Anthony’s Story

“I’ve never had an opportunity for the whole pie,” Anthony, a Shepherd’s Table client, explains. “If I had a place, I couldn’t afford food, or I have the right room but it’s too far from work.” As a native to D.C., Anthony has struggled to keep up with the cost of living in his hometown despite consistently holding a job. It’s understandable, as the District of Columbia (and much of the surrounding area) costs 245% of the national average1. Anthony is working hard to support himself and pursue financial independence, but he faces the same obstacles to wealth that we see again and again in the lives of our clients.

Even in childhood, he was aware of his family’s struggle to make rent. “I’ve seen my family pushed out,” he shares, referencing the gentrification that has displaced many of D.C.’s locals. The threat of displacement made stable housing feel unlikely, as Anthony has “…always been afraid of the barriers, the high cost that makes it seem impossible to afford.” Both his parents worked against the odds to provide stability, but both also suffered privately against addiction. Anthony was emancipated from his parents at age fifteen and first found himself living on the streets at age twenty-one. Still, his resilience has proven unwavering. “I refuse to give up,” he explains. “That’s why I’m still here.”

Anthony did not have the opportunity to inherit generational wealth from his family, but he worked hard to carve out his own lot in the world. Studying at the New England Culinary Institute, he gleaned meaningful friendships, refined skills, and even a visit to a top school in New York City. However, his time at the institute was interrupted by a family emergency that brought him south. He later finished earning his certification in Virginia at the Amala Institute and still remembers the masterful blueberry crepe and accompanying omelet that earned him his license. 

Anthony shares a photo of his friends from culinary school

When Anthony found himself on the streets again this past May, he had recently secured a job utilizing his culinary training. He was thrilled to land the position but worried he’d lose his new job if he showed up to work hungry, un-showered, or without adequate rest. Having lost both of his parents several years prior, he had no place to stay and spent his nights sleeping outside Union Station. That’s when a friend directed him to Shepherd’s Table, where he immediately began receiving free meals. He quickly connected with Jerome Chambers, our Director of Social Services, and entered a housing program through our partner, Interfaith Works. Staff from both organizations were impressed with his drive to better his own life. With the support of our services and the relationships he’s built, Anthony is beginning to see a path towards “the whole pie.”
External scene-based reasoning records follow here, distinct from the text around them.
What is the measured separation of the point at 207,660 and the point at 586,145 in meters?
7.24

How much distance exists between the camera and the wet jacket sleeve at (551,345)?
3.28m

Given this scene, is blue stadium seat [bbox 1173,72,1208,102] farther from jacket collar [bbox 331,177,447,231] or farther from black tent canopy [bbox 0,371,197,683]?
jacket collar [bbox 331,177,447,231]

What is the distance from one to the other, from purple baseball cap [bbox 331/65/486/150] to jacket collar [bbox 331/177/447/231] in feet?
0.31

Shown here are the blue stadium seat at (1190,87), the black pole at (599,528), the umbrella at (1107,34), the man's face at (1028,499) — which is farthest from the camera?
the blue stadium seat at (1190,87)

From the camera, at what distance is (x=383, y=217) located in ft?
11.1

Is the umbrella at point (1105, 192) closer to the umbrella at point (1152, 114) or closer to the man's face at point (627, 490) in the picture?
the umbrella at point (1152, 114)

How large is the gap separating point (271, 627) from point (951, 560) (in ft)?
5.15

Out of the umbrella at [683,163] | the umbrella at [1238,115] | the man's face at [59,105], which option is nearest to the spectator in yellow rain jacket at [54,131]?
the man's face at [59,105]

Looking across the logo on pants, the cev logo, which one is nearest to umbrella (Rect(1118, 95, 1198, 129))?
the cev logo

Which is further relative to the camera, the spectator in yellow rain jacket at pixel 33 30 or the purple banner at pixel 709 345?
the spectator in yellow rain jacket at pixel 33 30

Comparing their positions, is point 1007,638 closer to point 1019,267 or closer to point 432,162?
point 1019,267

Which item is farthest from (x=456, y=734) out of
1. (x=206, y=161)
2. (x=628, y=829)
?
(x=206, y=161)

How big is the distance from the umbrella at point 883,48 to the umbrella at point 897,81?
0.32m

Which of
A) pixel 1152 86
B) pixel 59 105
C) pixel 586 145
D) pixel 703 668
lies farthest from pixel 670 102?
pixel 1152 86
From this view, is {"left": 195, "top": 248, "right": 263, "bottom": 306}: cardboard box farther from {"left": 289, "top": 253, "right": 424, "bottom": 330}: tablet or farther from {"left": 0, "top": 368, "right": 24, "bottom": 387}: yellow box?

For our Executive Director Manny Hidalgo, Anthony’s story highlights the obstacles many people in poverty face in accumulating generational wealth. Factors such as gentrification and addiction prevented his parents from accumulating wealth in their lifetimes, and Anthony has now inherited the same financial challenges. For his own three year old son, Anthony would like more to be possible. Our direct food service has a strategic role, as Manny Hidalgo understands: “We use the food as a tool to empower individuals, to get individuals in the door so they have access to further resources they need to ultimately end the cycle of poverty.” Working in tandem with partners like Interfaith Works, the full spectrum of needs is accounted for. This provides guests with the mental space to first find rest and healing, and then to plan for the future.

“I don’t know what the future holds, but I know I can go to my job and have a place to rest my head at night and food to eat.”

Anthony is currently working with staff towards his goal of permanent and stable housing, ideally at an apartment complex in Silver Spring. He intends to gain residence in Maryland as a more affordable alternative to D.C. Eventually, he’d like to start a podcast with featured guests and donate the proceeds to community organizations like Shepherd’s Table. When he lets himself dream big, he envisions living in a beautiful luxury apartment with a gym, sharing, “I’ve never had anything nice… I’ve lived in projects all my life.” Like all people, Anthony dreams of reaching a point where the goal is not survival, but thriving. With the support of the Progress Place community, we’re confident he’ll reach that goal.    

Anthony with Jerome Chambers and a fellow client
Anthony enjoys a meal at Progress Place

In reflecting on his time at Shepherd’s Table, he shared, “They’ve helped me keep my job, and provided an opportunity to have some stability… I don’t know what the future holds, but I know I can go to my job and have a place to rest my head at night and food to eat.” For Anthony, self-sufficiency will look like a luxury apartment, a podcast, and providing for his son. We’re happy to come alongside Anthony in his story as he fearlessly pursues the “whole pie” of independence.